AR Makr

„Die erste Mondlandung aus Sicht von Außerirdischen“. Dürfte diese Beschreibung des berühmten Ereignisses aus dem Jahr 1969 ohne Kontext für Verwirrung und ratlose Gesichter sorgen, bietet AR Makr die Möglichkeit, zu eben jenem Szenario eine eigene, interpretative Darstellung zu kreieren:

So ließe sich bspw. mittels der AR-Funktion der Anwendung eine Rakete mit US-amerikanischer Flagge inmitten des eigenen Wohnzimmers platzieren, darüber ein Mond mit einem darüber schwebenden UFO als Beobachter einer Mondlandefähre. Für eine lebhafte und etwas bedrohliche Kulisse noch ein paar Kometen, die – natürlich von einem Feuerschweif umgeben – auf die Rakete zurasen und fertig ist eine interpretierte Darstellung der Beschreibung.

Neben dem Thema „Weltraum“ werden weitere wie „Mythische Wesen“, „drei kleine Schweinchen“, „Ozean“ oder auch „London“ angeboten. Haben die Lernenden eins ausgewählt, stehen die entsprechenden Figuren und Gegenstände nun in der AR-Animation zur Verfügung. Im zu Beginn eingegrenzten Bereich können die Lernenden diese nun an der gewünschten Stelle im dreidimensionalen Raum platzieren. Ist der kreative Prozess der Gestaltung zu Ende, kann die Szene per Knopfdruck abgespeichert werden und steht zur Betrachtung in „My scenes“ zur Verfügung.

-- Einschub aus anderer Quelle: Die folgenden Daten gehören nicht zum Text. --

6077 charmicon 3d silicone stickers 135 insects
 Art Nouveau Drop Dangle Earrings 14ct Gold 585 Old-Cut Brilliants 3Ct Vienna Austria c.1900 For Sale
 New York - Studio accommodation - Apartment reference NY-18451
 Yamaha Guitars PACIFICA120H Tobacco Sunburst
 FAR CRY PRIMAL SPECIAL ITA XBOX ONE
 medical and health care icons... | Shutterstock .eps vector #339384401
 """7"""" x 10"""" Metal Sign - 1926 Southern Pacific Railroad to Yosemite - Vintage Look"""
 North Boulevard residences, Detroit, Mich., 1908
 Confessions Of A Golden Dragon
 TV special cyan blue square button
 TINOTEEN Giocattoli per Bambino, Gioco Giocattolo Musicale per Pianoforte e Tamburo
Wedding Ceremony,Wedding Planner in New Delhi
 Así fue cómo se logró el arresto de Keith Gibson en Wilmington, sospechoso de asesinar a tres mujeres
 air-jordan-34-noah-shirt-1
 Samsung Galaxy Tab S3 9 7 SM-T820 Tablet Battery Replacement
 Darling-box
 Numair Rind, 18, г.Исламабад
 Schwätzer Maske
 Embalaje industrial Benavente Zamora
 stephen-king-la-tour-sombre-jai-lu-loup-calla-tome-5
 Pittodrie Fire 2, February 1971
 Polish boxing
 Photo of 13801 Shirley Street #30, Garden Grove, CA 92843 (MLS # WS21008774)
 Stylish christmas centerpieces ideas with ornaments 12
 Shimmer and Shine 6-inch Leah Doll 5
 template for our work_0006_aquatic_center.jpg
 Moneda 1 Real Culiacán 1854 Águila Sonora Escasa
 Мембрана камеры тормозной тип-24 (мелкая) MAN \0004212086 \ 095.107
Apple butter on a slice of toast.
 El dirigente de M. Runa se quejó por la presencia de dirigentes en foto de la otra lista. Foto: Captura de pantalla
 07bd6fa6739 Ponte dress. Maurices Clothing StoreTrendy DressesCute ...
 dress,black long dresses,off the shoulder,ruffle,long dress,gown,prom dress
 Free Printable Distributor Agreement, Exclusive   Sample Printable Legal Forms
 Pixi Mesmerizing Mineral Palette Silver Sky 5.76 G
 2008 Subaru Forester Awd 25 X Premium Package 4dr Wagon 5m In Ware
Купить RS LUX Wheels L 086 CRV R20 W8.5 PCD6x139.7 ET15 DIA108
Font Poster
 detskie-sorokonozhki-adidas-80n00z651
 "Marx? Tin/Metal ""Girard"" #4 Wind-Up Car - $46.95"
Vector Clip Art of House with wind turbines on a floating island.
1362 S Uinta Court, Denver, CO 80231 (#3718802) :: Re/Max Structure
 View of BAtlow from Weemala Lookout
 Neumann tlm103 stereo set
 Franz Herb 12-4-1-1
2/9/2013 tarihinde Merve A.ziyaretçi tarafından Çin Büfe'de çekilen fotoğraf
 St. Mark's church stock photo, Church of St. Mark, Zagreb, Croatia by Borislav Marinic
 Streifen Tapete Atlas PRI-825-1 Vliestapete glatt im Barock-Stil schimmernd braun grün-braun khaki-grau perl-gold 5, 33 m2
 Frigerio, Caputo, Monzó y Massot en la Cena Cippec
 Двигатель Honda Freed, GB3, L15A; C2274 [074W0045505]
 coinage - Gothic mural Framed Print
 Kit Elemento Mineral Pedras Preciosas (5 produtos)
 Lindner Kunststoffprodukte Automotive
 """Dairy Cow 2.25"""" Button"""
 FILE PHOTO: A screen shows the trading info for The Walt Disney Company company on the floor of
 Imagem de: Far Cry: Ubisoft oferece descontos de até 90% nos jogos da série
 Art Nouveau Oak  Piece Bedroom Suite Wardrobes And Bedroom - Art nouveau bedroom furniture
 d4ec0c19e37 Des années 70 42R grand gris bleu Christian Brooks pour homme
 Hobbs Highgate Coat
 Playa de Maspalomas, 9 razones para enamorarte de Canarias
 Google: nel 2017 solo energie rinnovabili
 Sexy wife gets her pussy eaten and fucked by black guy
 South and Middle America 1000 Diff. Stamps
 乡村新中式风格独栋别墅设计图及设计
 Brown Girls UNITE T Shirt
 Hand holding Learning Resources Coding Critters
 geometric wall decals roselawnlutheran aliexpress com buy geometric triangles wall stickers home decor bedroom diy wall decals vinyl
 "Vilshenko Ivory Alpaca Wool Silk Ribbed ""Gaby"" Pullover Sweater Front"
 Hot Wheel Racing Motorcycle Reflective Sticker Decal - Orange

Ist die vorhandene Auswahl an Figuren und Gegenständen zu gering und möchten die Lernenden selbst kreativ werden, ist dies über die Rubrik „Create your own“ möglich. Hier kann entweder aus den Vorlagen bspw. eine Kugel, ein Würfel oder ein Zylinder benutzt werden, um diese mit verschiedenen Farben, Pinseln, Spiegelungen usw. zu bearbeiten. Oder die Lernenden machen mit der Anwendung ein Bild, bzw. laden ein vorhandenes zur weiteren Bearbeitung hoch. Entspricht die jeweilige Eigenkreation den eigenen Wünschen und ist bereit zur Integration in eine Szene, wird sie per Knopfdruck abgespeichert. Nun kann sie in allen Szenen eingesetzt und unter „My library“ eingesehen werden.

Die vielfältigen Themenbereiche aus AR Makr bieten eine gute Möglichkeit, die Imaginationsfähigkeit und Kreativität der Kinder zu fordern und zu fördern.

Einerseits kann, wie beim Beispiel mit der Mondlandung aus der Zusammenfassung – ein entsprechendes Wissen über das Ereignis wurde hier vorausgesetzt –, die Vorstellungskraft der Kinder durch einen darauffolgenden Arbeitsauftrag wie „Fertige zu dieser Beschreibung eine Szene an“ gefordert werden. Zeitgleich fördern die zur Verfügung stehenden Figuren und Gegenstände auch eine mögliche Erweiterung der Imaginationsvermögen der Lernenden und bieten Anlässe, darüber zu sprechen, was das eigentlich für Wesen / Gegenstände sind.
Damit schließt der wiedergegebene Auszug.